Recorded data:
# # # # #

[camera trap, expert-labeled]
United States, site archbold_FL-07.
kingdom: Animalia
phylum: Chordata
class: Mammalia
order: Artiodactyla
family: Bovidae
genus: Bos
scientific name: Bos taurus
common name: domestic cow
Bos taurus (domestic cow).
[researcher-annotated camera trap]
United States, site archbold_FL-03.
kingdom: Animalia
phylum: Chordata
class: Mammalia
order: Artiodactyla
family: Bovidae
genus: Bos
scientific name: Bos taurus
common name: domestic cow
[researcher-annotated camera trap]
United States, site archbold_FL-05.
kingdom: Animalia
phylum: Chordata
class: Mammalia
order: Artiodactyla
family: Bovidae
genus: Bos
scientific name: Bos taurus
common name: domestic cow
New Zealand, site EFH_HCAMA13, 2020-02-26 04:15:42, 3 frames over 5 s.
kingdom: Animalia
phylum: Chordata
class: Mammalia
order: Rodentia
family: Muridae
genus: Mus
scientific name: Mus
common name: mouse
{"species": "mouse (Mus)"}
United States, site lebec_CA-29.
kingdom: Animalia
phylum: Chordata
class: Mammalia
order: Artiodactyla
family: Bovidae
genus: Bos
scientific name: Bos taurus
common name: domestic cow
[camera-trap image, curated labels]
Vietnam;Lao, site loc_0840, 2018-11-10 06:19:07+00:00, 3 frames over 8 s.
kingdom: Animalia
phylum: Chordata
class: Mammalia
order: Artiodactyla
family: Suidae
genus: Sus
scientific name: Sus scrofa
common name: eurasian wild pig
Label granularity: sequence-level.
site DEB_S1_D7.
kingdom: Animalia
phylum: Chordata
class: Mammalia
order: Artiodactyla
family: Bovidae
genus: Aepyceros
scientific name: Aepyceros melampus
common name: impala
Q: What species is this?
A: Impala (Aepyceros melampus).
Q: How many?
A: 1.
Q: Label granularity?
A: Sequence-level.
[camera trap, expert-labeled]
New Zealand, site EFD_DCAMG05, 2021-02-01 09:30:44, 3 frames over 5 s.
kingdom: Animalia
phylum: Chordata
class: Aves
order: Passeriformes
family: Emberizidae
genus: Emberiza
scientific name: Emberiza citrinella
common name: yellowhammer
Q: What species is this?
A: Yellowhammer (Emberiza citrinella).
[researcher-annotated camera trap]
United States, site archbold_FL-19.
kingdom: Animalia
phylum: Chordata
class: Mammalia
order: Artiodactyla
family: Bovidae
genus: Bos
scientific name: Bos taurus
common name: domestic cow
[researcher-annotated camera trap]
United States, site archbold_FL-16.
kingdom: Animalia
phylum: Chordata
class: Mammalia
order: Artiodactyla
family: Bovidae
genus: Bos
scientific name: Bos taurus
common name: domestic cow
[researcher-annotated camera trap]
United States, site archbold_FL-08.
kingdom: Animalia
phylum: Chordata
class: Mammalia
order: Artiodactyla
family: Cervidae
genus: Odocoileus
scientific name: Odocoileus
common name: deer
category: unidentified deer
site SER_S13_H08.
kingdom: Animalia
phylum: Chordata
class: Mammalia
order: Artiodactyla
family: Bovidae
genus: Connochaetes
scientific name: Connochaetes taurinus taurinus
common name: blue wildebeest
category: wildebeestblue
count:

# # # # #

Copy the lines that hold the word "level". Take them from the records above.

Result for this exercise:
Label granularity: sequence-level.
A: Sequence-level.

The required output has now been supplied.